Our detailed responses to their comments can be found below.
For convenience, changes are highlighted in red in the revised version of the manuscript.
We look forward to hearing from you.
\closing{Sincerely, the authors.}
\newpage
%%% REVIEWER 1 %%%
\noindent \textbf{\large Authors' answer to Reviewer \#1}
{This in an interesting article and definitely deserves publication in JCP.
However, I think that there are few issues the authors need to address before publication of this article.
In my opinion addressing of these issues would be helpful to both quantum chemistry audience and even Green's function practitioners.
In my understanding methods that are solved through non-linear equations display multiple solutions due to the dependence on the starting point and presence of multiple local minima.
While the presence of these multiple solutions may be connected to the disappearance of denominators, the problem is much more general.
The problem of multiple solutions exists even if fully self-consistent GW is solved in a finite temperature formalism (on imaginary axis - which effectively removes the problem with vanishing denominators).
Different solutions can be then illustrated by considering their physical properties for example $S^2$.

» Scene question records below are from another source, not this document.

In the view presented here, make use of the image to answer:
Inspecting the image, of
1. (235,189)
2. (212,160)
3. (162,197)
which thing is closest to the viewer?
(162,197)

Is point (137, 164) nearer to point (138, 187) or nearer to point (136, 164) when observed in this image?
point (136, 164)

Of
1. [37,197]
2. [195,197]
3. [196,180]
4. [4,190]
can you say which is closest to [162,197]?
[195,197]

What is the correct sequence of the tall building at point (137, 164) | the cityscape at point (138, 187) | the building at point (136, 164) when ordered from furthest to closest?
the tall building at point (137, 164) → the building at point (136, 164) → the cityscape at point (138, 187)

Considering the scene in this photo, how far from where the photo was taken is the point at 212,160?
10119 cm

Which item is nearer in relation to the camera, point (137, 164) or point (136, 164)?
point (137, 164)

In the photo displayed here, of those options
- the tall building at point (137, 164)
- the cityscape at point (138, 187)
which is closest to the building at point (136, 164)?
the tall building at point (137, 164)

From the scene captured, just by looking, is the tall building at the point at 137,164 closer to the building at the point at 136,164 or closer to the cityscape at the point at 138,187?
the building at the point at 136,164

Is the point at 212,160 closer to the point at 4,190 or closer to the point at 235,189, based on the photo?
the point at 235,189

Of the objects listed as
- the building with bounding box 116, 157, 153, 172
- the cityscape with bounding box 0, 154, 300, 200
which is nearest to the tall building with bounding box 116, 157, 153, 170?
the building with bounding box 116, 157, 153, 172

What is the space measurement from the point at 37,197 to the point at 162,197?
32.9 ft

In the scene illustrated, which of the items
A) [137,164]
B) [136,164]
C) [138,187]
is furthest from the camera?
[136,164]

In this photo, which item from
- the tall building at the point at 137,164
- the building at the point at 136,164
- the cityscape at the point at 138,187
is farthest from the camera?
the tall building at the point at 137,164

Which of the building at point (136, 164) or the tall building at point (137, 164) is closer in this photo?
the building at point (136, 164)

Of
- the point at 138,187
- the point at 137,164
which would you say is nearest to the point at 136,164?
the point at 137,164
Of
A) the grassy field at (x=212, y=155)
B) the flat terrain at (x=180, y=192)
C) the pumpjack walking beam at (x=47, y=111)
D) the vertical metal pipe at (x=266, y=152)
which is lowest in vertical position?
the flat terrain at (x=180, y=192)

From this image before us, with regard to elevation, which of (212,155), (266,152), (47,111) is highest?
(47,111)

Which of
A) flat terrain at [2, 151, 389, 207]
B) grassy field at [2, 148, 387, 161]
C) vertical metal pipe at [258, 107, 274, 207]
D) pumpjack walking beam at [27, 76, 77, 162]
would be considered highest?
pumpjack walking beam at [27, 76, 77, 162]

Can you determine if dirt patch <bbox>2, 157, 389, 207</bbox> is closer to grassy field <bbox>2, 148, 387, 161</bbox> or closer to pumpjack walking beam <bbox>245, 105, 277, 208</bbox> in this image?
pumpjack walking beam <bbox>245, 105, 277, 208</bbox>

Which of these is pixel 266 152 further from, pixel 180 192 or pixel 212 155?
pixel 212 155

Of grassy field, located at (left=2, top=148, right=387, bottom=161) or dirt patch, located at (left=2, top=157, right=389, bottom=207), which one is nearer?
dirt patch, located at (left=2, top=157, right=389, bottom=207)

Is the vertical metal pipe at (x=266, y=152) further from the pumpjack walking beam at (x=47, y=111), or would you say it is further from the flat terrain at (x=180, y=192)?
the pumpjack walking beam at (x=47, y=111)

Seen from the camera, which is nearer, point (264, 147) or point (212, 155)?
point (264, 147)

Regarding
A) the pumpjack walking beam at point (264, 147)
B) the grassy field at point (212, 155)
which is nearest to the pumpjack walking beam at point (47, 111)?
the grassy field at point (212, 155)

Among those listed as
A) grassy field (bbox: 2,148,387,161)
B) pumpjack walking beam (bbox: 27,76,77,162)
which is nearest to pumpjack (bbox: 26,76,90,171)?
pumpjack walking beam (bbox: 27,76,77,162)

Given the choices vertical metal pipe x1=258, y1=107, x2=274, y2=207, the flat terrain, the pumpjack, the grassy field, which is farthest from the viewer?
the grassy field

In such cases, the potential energy curves are smooth within a region where one solution is dominant and one can show properties of these solutions as a function of $S^2$, see J. Chem. Phys. 155, 024101, and J. Chem. Phys. 155, 024119.
Convergence accelerators such as DIIS, KAIN, LCIS, can be successfully used and smooth PES can be produced when one is relatively close to a local minima, one should not expect that DIIS will help with convergence where multiple close lying solutions exists and when two solutions are competing, see J. Chem. Phys. 156, 094101 (2022).
It is my understanding that the calculation on the illustrative example H2 in 6-31G basis illustrates the existence of multiple such solutions.
The issue of introducing a regularizer to avoid vanishing denominators is more of an issue for GW on real axis.
Of course these issues of vanishing denominators and multiple solutions due to the non-linear character of the Dyson equation are connected but I think it is worth mentioning explicitly how different versions of GW are affected by these issues.
Frankly, I find it infuriating that in the GW community many times it is not clearly spelled out which flavor of the so-called GW is used and how the equations are solved.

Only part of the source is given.